Date on Master's Thesis/Doctoral Dissertation

8-2009

Document Type

Doctoral Dissertation

Degree Name

Ph. D.

Department

English

Committee Chair

Kopelson, Karen Lynn

Author's Keywords

Metaphor; Writing; Teaching; Identity

Subject

Metaphor; English language--Rhetoric--Study and teaching

Abstract

This dissertation is a theoretical examination and textual analysis of the metaphors used to describe the act of writing and the teaching of writing. Within Rhetoric and Composition, there are specific conceptual metaphors that are instrumental to how teachers and compositionists describe the how writing development occurs, and what role teachers have in encouraging that development. This dissertation excavates the metaphoric interaction that has helped to shape the discipline of Rhetoric and Composition. I argue that the metaphors of writing run the risk of becoming "black-boxed," uncritically accepted (or resisted), which can lead to an unbalanced interactive relationship between members of Rhetoric and Composition and the metaphors they use to teach writing. In this dissertation, I use a synthesis of metaphor theory to understand the interactive potential of the conceptual metaphors used to describe and teach writing, in a progressively narrowed perspective that addresses the identities metaphorically available to both the discipline at large as well as the individual teachers within Rhetoric and Composition. This dissertation is divided into four chapters.

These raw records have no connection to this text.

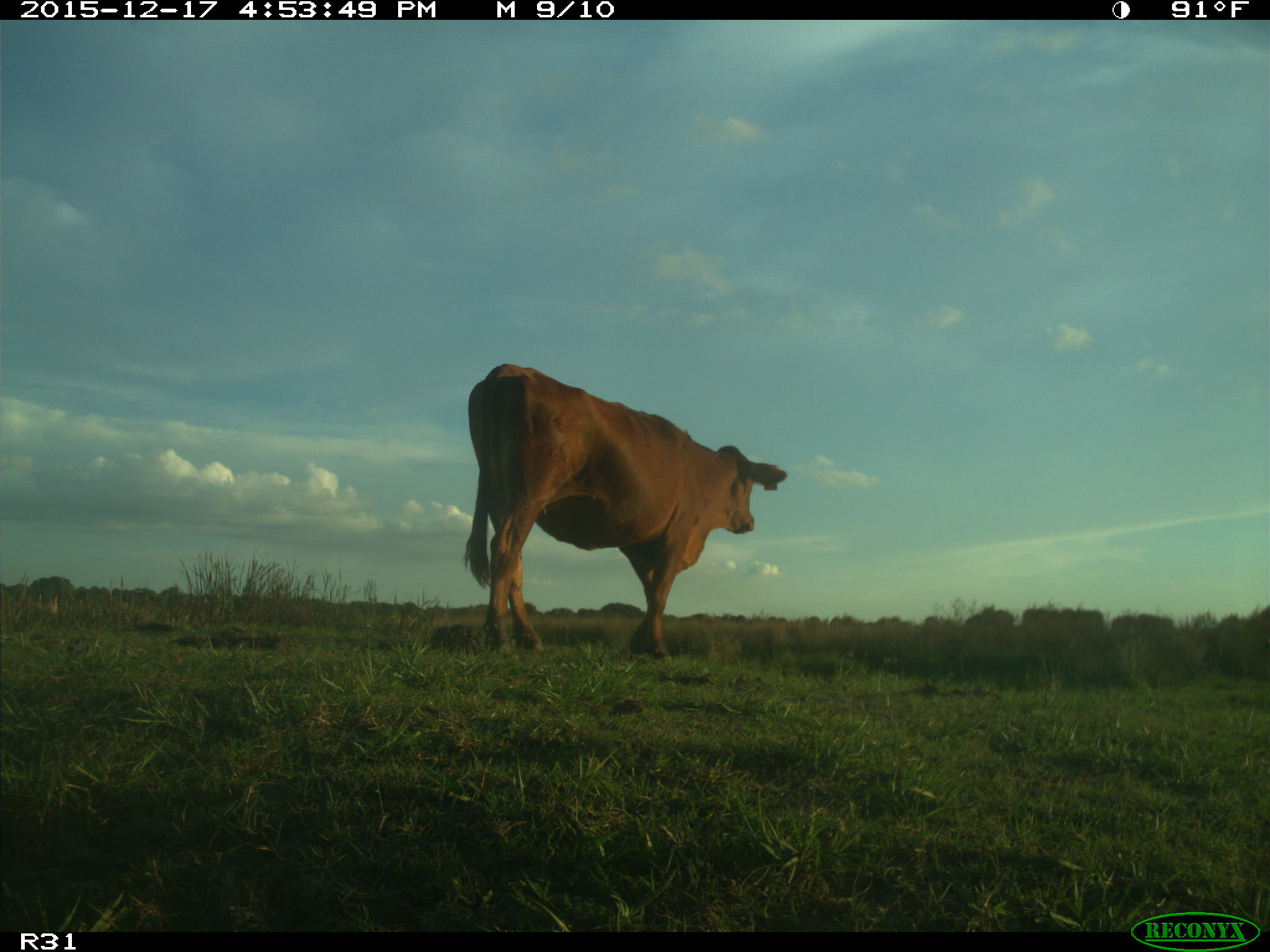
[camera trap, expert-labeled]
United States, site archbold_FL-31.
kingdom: Animalia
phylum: Chordata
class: Mammalia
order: Artiodactyla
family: Bovidae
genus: Bos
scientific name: Bos taurus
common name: domestic cow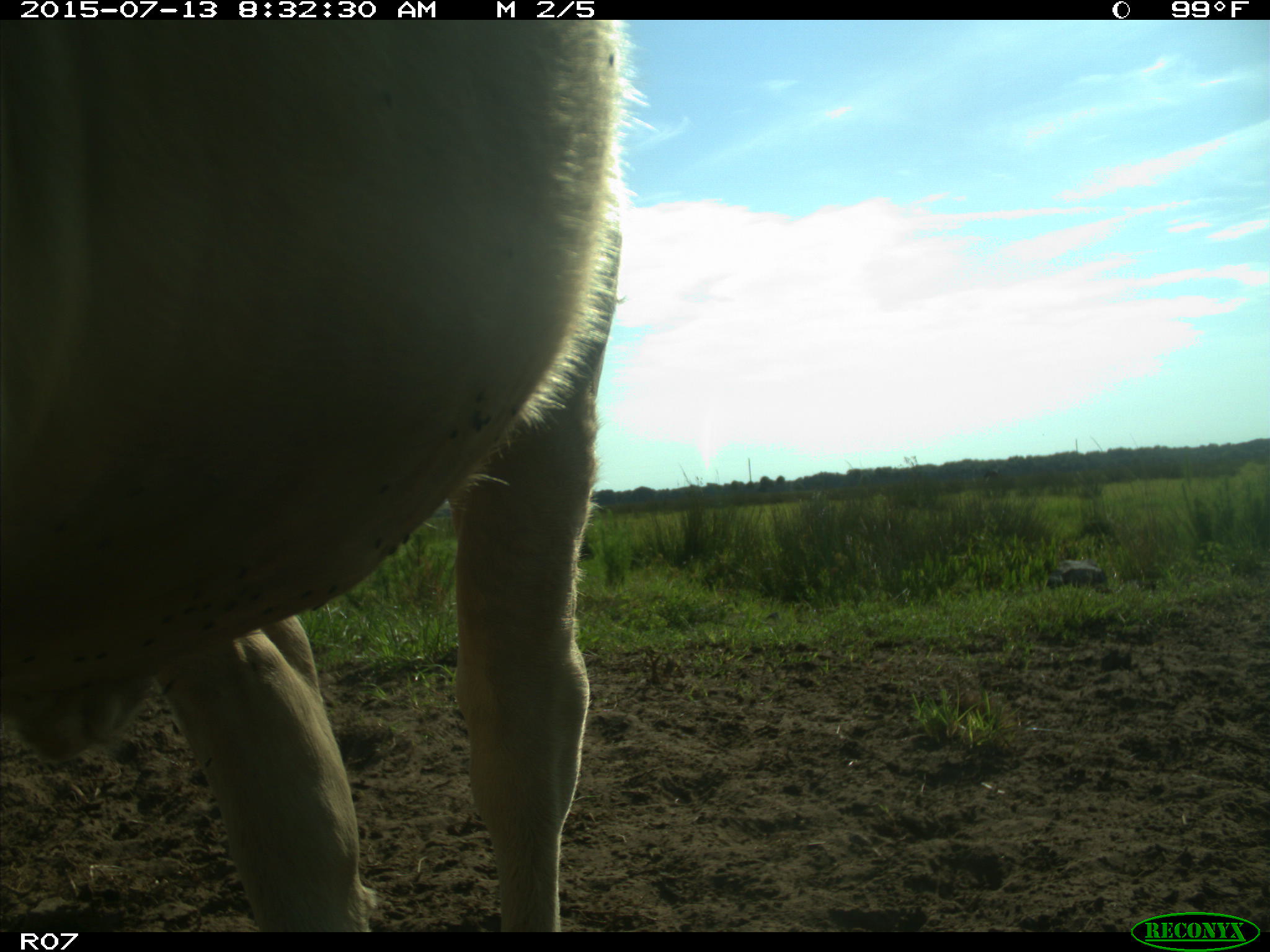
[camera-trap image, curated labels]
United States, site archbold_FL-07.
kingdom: Animalia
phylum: Chordata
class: Mammalia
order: Artiodactyla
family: Bovidae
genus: Bos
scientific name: Bos taurus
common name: domestic cow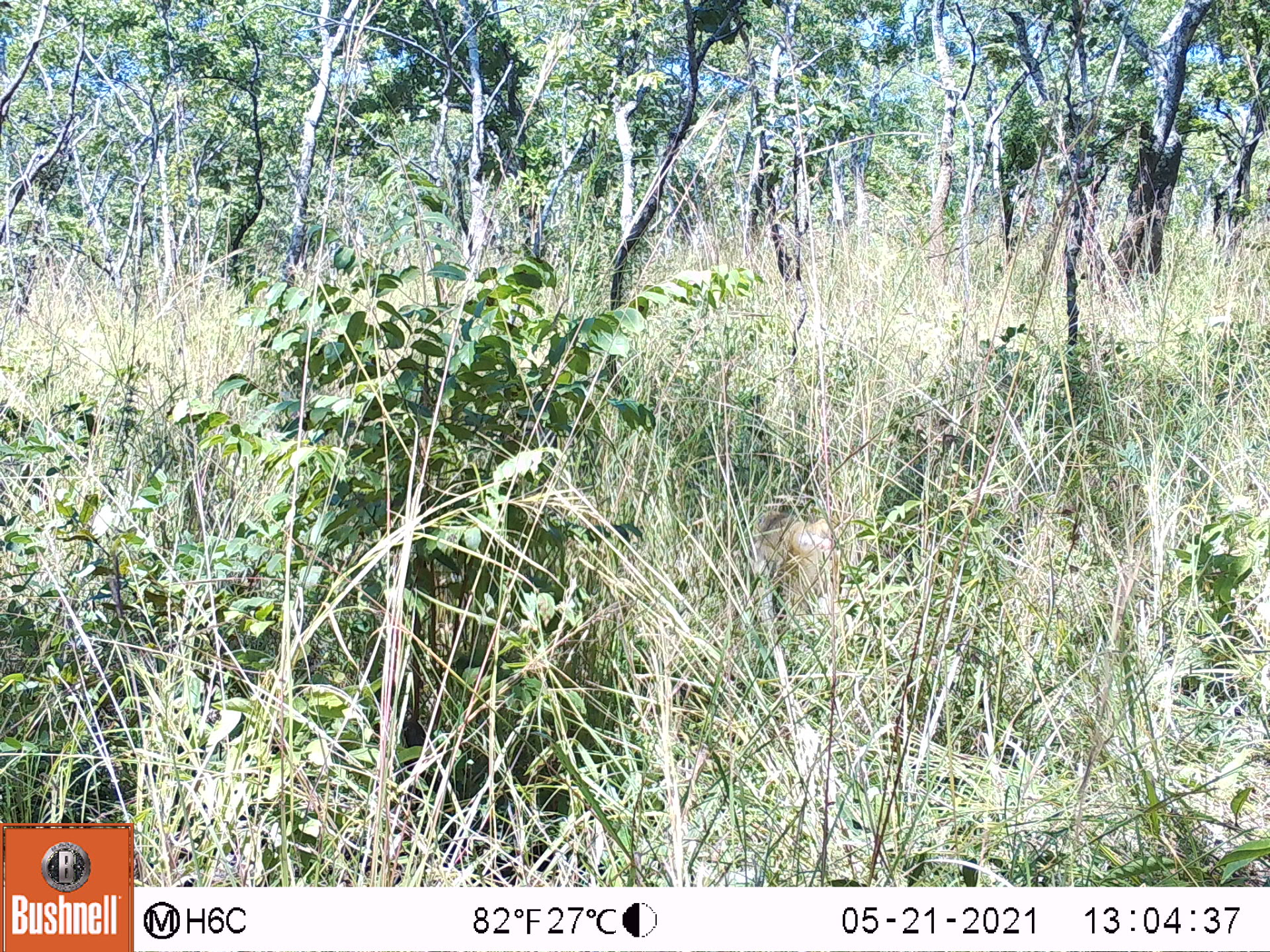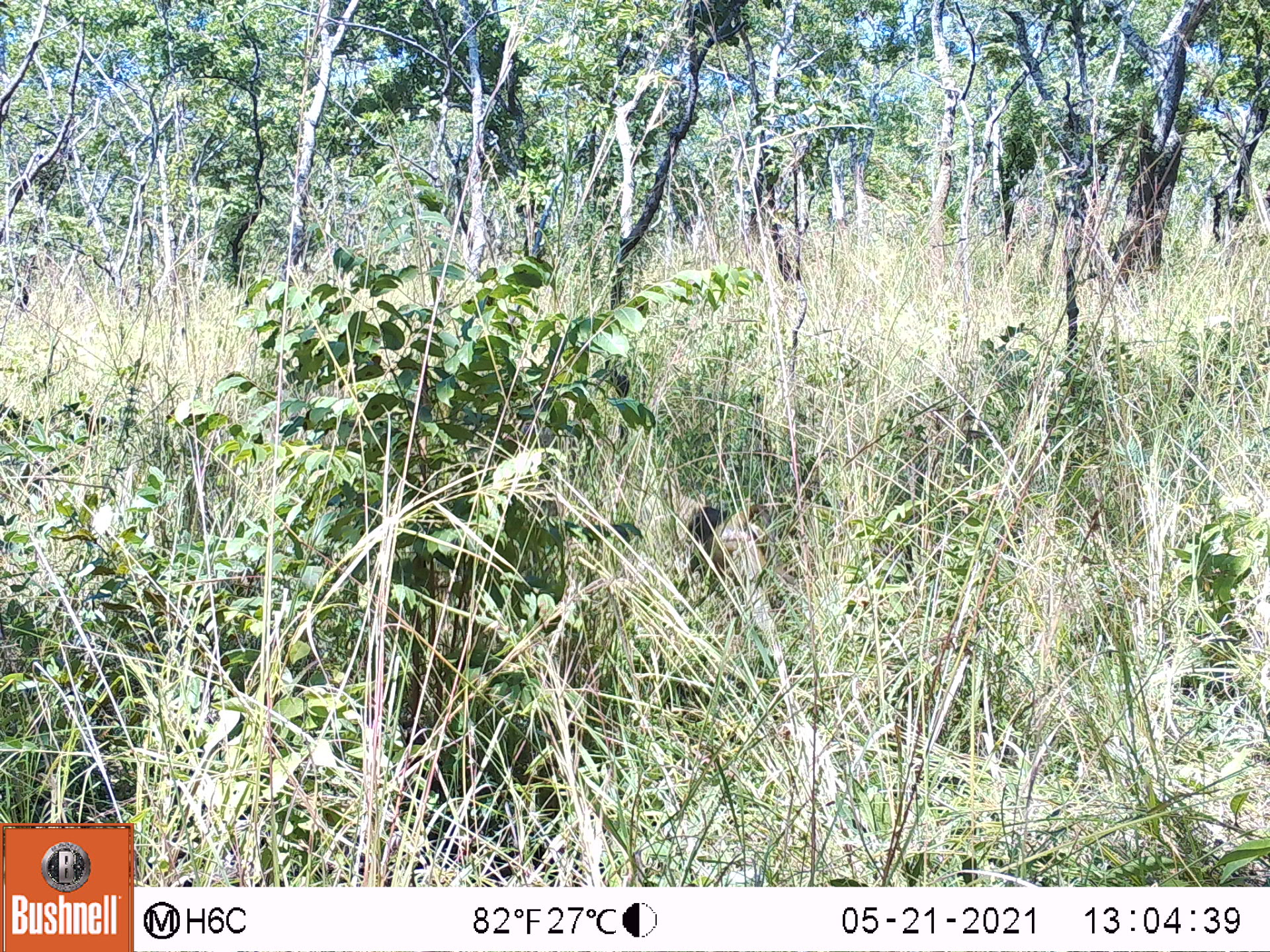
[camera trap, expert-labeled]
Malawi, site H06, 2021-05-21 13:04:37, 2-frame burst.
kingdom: Animalia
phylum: Chordata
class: Mammalia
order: Primates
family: Cercopithecidae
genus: Papio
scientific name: Papio cynocephalus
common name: yellow baboon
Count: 1.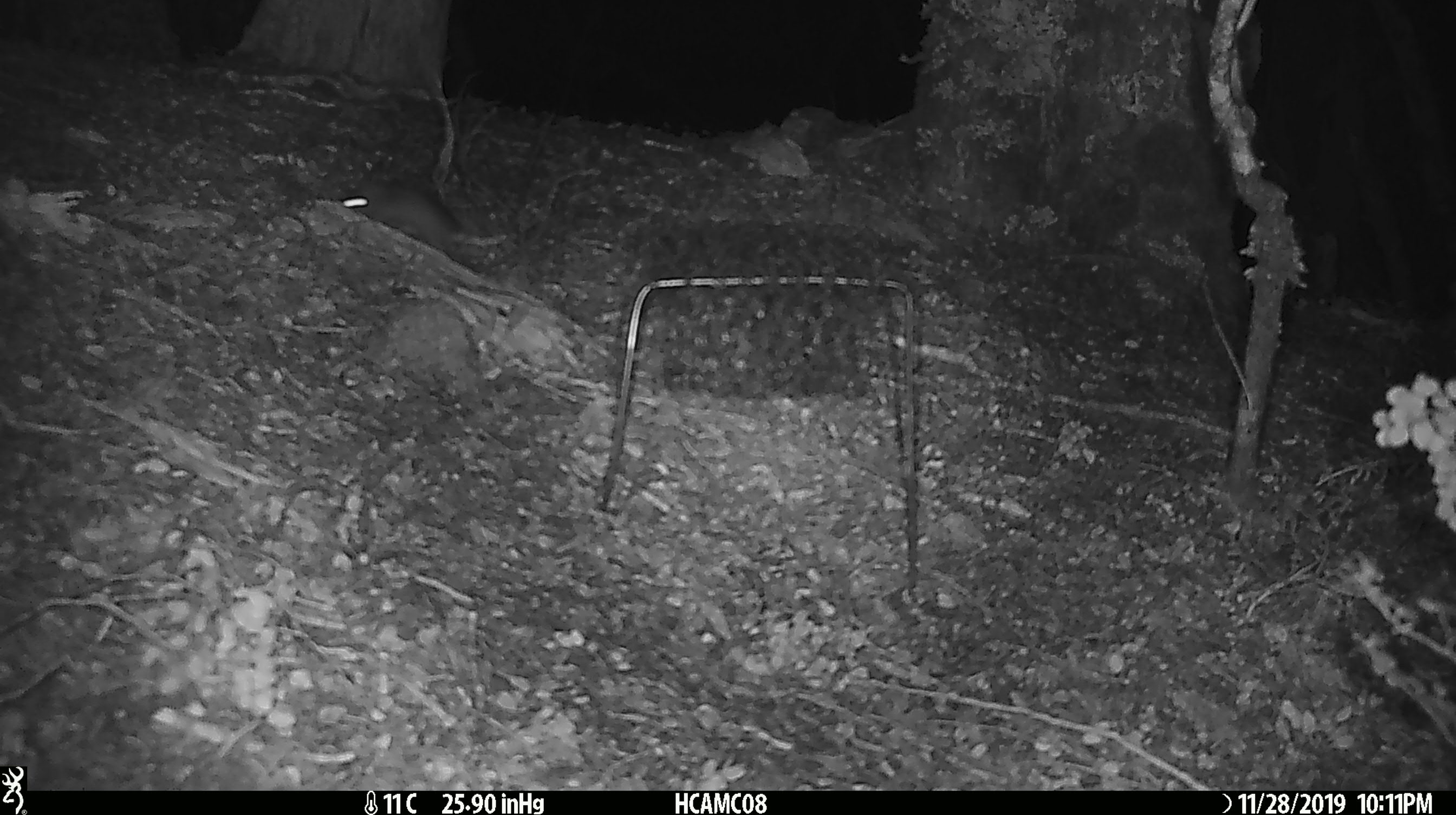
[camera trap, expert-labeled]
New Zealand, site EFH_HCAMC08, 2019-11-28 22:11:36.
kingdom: Animalia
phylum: Chordata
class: Mammalia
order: Rodentia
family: Muridae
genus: Mus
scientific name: Mus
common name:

Chapter I reviews the theoretical views of metaphor that guide this project. This chapter also provides insight into how metaphors become morally defined, as well as (dangerously) disregarded when deemed "dead." Chapter II examines the conceptual metaphor of WRITING-IS-PROCESS. This chapter charts the 40-year lifespan of PROCESS, providing snapshots representing the many shifts and reinvigorations that characterize the continued vitality and power of the metaphor as part of the identities available to teachers and scholars of writing. Chapter III narrows the focus further to examine the metaphors dominant within the genre of the teacher narrative. In such narratives, the teacherly experience is metaphorized through three key conceptual metaphors: TEACHING-IS-S TORY, TEACHING-IS-COMMUNITY, and TEACHING-IS-CONVERSATION. These metaphors can characterize teacherly experience in productive ways, but they can also, when not fully attended to, create a narrative trajectory that depicts the teacherly identity unproductively. Chapter IV focuses localized teacherly identity within statements of teaching philosophy. This chapter draws from collected teaching statements to identify the metaphoric trends in identity construction as engaged by both novice and more experienced members of Rhetoric and Composition.